Stars: David Boreanaz, Emily Deschanel, Michaela Conlin, TJ Thyne, Tamara Taylor, John Boyd, Cyndi Lauper, Patricia Belcher, Eugene Byrd, Carla Gallo, Brit Shaw, Laura Spencer, Michael Grant Terry, Pej Vahdat, Gerald Celasco, Sara Rue
Writers: Jonathan Collier & Michael Peterson & Karine Rosenthal, story by Stephen Nathan, series created by Hart Hanson, based on the life and writings of Kathy Reichs
Director: David Boreanaz
Network: Fox Network, Tuesdays @ 9 PM
Airdate: March 28, 2017
Some TV series, which shall go nameless here to avoid giving fame to the guilty, have endings so awful that it feels like the creators want to punish the audience. Rarely, TV series have endings that are so perfect that we reflect on them in quiet awe for days afterwards (JUSTIFIED, may your praises be sung for a thousand years).
After twelve seasons, BONES resolves itself with the BONES: THE FINAL CHAPTER finale, “The End in the End.” While not as sublime as the very best of series’ closures, “The End in the End” honors the spirit, the tone, the characters and the audience of BONES. We get tension, suspense, affirmations of love and friendship – and the sense that our friends here will go out of this story and into another.
Things certainly look dire as “The End in the End” opens, with the lab in smoking ruins after multiple bomb blasts and a number of characters on the floor amid the rubble. Booth (David Boreanaz, who also directed “The End in the End”) wakes up and immediately begins calling for “Bones,” aka his wife, Dr. Temperance Brennan (Emily Deschanel). Hodgins (TJ Thyne) awakens and starts calling for Angela (Michaela Conlin), who soon answers. Booth finds Brennan unconscious but breathing. He rouses her to consciousness – she feels something is different and wrong with her.
District attorney Caroline (Patricia Belcher) and Booth’s FBI partner Aubrey (John Boyd) both see the explosion on the news. Aubrey heads over to the lab. Cam (Tamara Taylor) and Arastoo (Pej Vahdat) meet him outside, very worried. They escaped, but know that their friends were trapped inside.
Booth and Hodgins begin searching for a way out, while Angela and Brennan put together a makeshift fetal monitor to make sure Angela’s unborn child hasn’t been killed by the explosion. The good news: the baby’s heartbeat is there. The bad news: Hodgins had learned out to make the monitor from Brennan’s instructions long ago, but Brennan now needs to be told how it works.

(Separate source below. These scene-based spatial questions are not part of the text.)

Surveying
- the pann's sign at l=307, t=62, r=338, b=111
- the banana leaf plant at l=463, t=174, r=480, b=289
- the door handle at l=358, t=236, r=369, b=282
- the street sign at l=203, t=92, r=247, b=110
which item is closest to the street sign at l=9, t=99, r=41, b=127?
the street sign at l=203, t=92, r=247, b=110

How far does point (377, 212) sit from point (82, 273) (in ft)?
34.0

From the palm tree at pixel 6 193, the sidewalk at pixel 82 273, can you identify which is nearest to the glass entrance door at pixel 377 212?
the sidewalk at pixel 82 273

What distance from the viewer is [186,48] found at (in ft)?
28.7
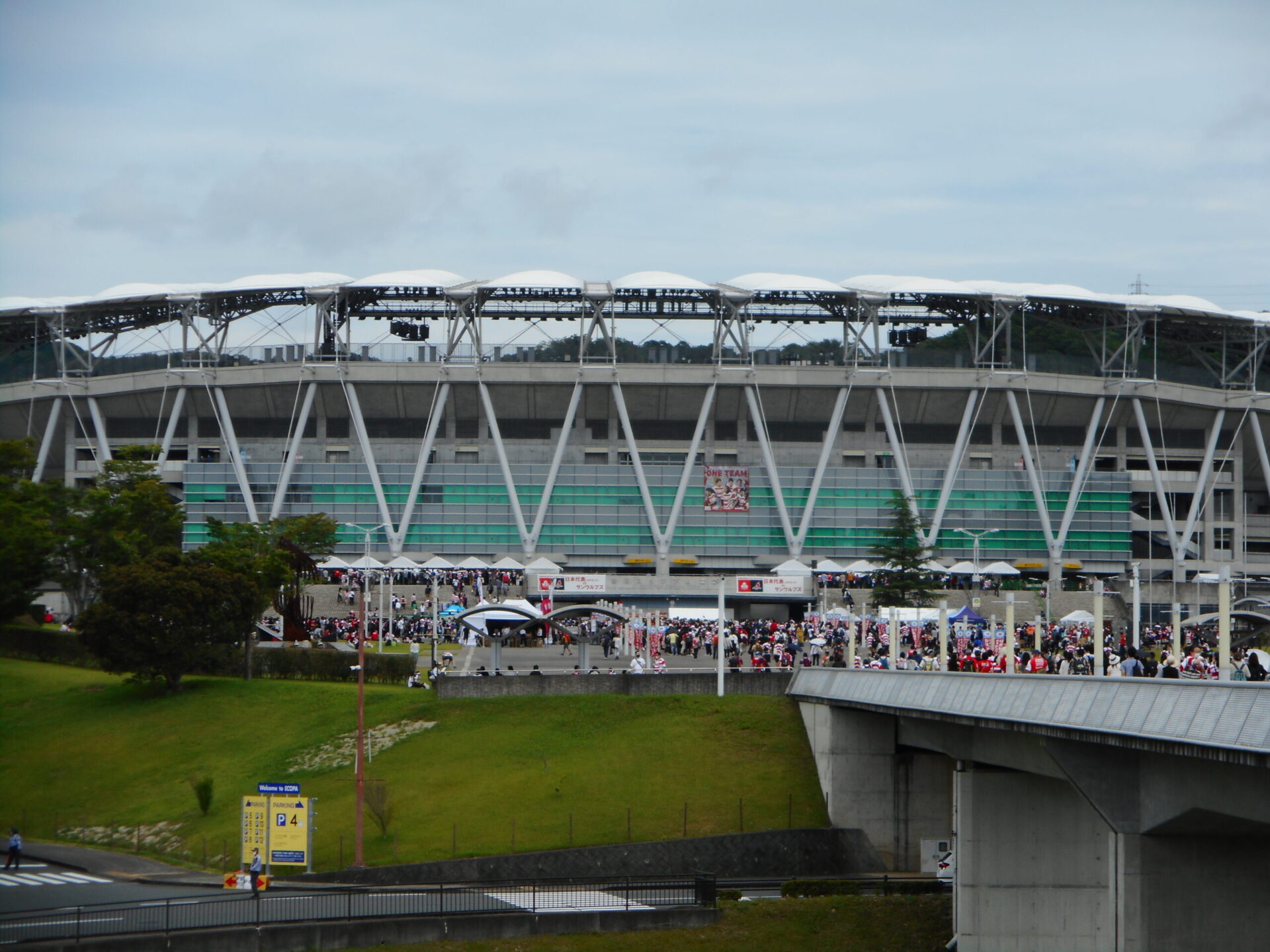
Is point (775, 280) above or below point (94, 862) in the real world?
above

Booth starts freaking out so badly that he wants to use the remnants of the explosives to blow a hole in the wall. Hodgins has to talk him down. Sure enough, a rescue unit breaks through. Cam and Arastoo, helping treat other victims, are relieved to see their friends.

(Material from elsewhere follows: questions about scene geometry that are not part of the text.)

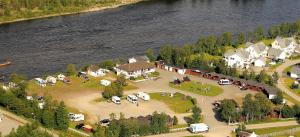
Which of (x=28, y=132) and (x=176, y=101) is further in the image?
(x=176, y=101)

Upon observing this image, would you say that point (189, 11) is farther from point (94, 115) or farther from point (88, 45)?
point (94, 115)

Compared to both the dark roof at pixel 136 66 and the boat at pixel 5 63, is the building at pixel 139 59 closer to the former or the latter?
the dark roof at pixel 136 66

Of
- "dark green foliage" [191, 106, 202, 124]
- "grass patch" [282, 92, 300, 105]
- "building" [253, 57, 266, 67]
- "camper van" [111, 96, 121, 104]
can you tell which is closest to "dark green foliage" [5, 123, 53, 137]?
"camper van" [111, 96, 121, 104]

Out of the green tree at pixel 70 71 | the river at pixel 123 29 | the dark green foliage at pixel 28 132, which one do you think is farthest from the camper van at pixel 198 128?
the river at pixel 123 29

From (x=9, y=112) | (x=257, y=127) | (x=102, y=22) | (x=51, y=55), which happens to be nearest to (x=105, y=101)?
(x=9, y=112)

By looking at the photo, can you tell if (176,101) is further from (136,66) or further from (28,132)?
(28,132)

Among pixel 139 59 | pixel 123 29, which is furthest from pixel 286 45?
pixel 123 29

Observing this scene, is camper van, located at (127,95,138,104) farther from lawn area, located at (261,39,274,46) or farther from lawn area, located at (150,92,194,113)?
lawn area, located at (261,39,274,46)
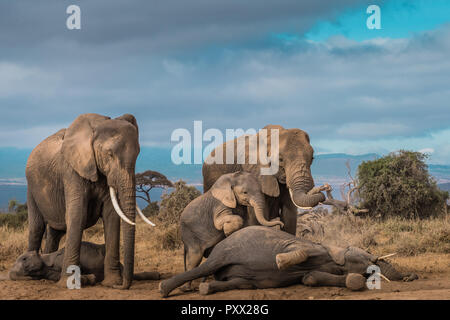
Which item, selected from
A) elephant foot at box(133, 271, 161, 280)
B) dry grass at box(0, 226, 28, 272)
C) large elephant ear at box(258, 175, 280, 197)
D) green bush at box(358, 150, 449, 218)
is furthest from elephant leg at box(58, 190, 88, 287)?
green bush at box(358, 150, 449, 218)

Cam detects that Brennan is showing signs of brain damage. Her memory is intact, but her ability to process complex ideas has been affected. Despite this, Brennan insists on going back to what’s left of the bone room. She can’t remember what she was working on right before the blast, but knows it was important.
Bones, not surprisingly, are everywhere. It’s all hands on deck – with not only Cam, Hodgins and Angela, but also lab assistants Arastoo, Clark Edison (Eugene Byrd), Daisy Wicks (Carla Gallo), Wendell Bray (Michael Grant Terry) and Jessica Warren (Laura Spencer) all pitching in. Brennan remembers little moments with each of them, but not how to do her job, much to her distress.
Angela made a protected backup drive in case of disaster – turns out she was listening when Hodgins spouted all of his conspiracy theories. She and Brennan go through photos of Cam and Arastoo’s wedding and see a waiter holding Cam’s purse. The waiter must be how the vengeful Kovac got Cam’s lab card key and was able to plant the bombs.
Booth and Aubrey interrogate Kovac’s wife Jeannine (Brit Shaw) once again. The phone she had given them earlier provided a fake location for Kovac, suggesting a set-up. Still, Jeannine passes a polygraph when she denies that she doesn’t know where her husband is.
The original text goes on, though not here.